Para penyedia jasa telekomunikasi bisa memiliki layanan teleponi dasar tanpa harus membuat jaringan. Sehingga operator penyedia jaringan yang telah ada bisa dipaksa untuk menyewakan jaringan mereka kepada pengusaha penyedia jasa telekomunikasi. “Seharusnya berdasarkan UU Telekomunikasi dan Peraturan Pemerintah yang ada para penyelenggara jasa yang beroperasi di Indonesia harus memiliki jaringan baru bisa melakukan penjualan jasa telekomunikasi. Sehingga jasa itu ikut jaringan. Bukan jaringan yang mengikuti jasa. RPM ini liberal sekali dan membuka peluang MVNO,”terang Ridwan, dalam pernyataan tertulis, Kamis (14/12).
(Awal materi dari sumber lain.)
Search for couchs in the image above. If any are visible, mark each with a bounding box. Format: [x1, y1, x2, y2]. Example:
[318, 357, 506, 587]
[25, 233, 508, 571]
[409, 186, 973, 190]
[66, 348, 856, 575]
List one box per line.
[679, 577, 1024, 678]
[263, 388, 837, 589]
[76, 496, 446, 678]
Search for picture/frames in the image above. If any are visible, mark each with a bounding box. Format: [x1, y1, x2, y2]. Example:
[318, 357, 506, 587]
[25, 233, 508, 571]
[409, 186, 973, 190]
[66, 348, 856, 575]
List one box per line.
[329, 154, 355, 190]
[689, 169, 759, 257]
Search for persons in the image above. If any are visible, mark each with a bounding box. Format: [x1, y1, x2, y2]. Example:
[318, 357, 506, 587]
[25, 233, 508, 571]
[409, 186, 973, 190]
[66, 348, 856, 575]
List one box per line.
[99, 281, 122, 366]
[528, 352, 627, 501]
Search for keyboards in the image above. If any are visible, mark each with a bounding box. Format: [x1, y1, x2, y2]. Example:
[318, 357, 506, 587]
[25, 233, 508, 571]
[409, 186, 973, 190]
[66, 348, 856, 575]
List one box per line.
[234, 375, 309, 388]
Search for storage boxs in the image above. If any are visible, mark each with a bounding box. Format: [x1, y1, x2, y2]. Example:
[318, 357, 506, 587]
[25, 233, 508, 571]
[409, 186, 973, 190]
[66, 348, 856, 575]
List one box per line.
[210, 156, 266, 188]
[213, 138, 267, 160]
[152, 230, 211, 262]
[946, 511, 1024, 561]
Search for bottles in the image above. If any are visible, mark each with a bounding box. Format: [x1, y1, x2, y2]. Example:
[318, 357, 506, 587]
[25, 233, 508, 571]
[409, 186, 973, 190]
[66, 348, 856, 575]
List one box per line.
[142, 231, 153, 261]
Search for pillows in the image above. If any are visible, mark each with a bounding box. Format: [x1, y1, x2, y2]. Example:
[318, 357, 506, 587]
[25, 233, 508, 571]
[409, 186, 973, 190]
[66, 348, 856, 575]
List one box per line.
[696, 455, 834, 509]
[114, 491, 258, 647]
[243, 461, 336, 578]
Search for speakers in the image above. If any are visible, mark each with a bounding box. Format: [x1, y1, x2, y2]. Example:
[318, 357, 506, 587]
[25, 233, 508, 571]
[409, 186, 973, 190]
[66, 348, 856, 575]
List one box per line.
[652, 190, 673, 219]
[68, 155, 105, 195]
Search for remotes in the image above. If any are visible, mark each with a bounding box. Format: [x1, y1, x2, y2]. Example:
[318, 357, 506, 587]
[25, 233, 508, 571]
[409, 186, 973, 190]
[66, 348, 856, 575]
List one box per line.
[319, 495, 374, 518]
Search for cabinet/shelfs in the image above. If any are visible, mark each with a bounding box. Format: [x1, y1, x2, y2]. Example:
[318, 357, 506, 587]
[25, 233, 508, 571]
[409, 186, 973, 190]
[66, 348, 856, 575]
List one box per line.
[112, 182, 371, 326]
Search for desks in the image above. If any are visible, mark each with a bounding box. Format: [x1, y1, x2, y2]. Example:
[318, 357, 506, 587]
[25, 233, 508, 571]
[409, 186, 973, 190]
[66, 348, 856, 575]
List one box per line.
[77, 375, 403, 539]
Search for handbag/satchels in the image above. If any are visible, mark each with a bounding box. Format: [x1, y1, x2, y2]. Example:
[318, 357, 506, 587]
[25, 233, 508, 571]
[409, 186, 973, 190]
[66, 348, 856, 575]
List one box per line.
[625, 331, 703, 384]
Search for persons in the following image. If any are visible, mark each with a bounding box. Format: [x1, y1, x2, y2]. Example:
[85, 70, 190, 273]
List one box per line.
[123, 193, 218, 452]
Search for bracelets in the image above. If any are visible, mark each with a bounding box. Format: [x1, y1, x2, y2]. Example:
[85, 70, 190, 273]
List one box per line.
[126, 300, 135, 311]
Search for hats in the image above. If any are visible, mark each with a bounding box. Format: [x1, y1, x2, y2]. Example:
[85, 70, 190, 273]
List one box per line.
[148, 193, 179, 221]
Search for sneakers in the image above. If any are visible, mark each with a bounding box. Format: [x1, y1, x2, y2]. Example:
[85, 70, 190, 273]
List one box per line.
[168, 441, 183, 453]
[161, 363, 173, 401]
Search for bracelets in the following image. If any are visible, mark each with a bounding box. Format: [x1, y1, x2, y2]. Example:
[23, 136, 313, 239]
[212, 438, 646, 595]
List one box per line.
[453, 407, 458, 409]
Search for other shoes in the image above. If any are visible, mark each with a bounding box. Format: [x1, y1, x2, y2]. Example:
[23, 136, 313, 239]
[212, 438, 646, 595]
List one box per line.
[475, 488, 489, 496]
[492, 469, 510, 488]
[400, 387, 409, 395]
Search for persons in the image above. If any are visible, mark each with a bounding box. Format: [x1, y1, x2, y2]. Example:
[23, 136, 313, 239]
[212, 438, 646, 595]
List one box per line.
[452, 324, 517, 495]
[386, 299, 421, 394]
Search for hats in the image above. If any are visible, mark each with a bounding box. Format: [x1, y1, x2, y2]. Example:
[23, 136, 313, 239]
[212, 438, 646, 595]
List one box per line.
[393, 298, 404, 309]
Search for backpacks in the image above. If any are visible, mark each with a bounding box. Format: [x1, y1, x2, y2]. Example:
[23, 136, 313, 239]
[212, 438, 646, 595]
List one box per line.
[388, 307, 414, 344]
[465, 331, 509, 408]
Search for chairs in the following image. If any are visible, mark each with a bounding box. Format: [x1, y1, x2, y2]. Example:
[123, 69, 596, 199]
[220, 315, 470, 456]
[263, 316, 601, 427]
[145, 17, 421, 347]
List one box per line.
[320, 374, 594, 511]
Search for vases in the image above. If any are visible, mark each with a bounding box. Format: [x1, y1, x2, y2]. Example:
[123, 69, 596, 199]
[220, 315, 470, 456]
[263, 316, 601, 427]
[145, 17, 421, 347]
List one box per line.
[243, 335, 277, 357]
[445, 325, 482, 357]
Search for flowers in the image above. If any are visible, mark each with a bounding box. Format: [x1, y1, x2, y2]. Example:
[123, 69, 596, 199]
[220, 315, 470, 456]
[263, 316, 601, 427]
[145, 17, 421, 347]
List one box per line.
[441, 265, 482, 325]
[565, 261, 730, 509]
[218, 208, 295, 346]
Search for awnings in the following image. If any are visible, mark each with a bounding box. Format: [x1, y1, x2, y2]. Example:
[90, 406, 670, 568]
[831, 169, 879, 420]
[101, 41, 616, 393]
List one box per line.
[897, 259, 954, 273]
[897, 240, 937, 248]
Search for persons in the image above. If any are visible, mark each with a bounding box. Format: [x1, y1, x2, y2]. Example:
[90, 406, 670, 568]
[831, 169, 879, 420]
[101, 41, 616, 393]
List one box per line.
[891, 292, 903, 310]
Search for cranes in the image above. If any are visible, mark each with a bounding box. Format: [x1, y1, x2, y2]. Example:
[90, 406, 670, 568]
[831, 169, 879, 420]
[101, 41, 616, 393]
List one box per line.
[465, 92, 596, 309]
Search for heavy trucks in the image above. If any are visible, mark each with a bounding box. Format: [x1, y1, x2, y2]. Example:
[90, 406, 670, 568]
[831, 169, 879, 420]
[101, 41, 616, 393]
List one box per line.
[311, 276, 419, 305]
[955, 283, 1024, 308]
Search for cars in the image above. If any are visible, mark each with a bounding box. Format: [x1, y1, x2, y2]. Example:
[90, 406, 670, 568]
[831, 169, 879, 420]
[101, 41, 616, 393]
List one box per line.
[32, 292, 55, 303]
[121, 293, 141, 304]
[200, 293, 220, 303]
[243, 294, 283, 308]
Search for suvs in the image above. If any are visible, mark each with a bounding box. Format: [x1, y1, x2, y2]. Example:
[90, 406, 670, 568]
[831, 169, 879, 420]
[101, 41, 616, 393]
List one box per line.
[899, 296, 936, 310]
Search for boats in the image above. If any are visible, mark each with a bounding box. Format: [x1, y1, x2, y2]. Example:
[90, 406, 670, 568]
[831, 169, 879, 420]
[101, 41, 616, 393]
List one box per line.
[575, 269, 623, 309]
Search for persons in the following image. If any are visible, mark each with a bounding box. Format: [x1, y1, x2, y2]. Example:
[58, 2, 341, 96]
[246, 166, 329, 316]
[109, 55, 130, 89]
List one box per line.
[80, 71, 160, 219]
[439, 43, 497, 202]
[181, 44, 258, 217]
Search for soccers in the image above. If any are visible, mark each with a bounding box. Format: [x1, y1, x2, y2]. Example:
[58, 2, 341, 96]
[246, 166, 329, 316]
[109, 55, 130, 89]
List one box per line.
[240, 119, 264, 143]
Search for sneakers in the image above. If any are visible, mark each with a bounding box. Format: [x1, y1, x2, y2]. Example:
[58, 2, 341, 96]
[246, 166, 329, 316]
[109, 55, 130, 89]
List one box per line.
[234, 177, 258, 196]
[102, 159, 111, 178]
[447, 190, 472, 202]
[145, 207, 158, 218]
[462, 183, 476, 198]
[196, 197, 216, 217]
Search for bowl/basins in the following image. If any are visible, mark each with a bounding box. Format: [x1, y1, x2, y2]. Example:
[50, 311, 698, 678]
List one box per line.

Dengan adanya mobile virtual network operator (MVNO) persaingan di industri telekomunikasi semakin bertambah. Penyedia jasa telekomunikasi multinasional dapat dengan mudah menjadi penyedia jasa teleponi dasar. Jika ini sampai terjadi, rencana pemerintah melakukan konsolidasi industri telekomonikasi nasional tak akan tercapai. Ridwan menilai, RPM Penyelenggaraan Jasa Telekomunikasi tak layak untuk dijadikan regulasi. Selain terlalu liberal, RPM Penyelenggaraan Jasa Telekomunikasi juga bertentangan dengan UU Telekomunikasi dan Peraturan Pemerintah yang ada. “Jika ingin agar regulasi yang ada mengikuti perkembangan dan evolusi di industri telekomunikasi seharusnya Kominfo melakukan revisi UU Telekomunikasi. Bukan membuat peraturan perundang-undangan yang bertentangan dengan UU,” tegas Ridwan.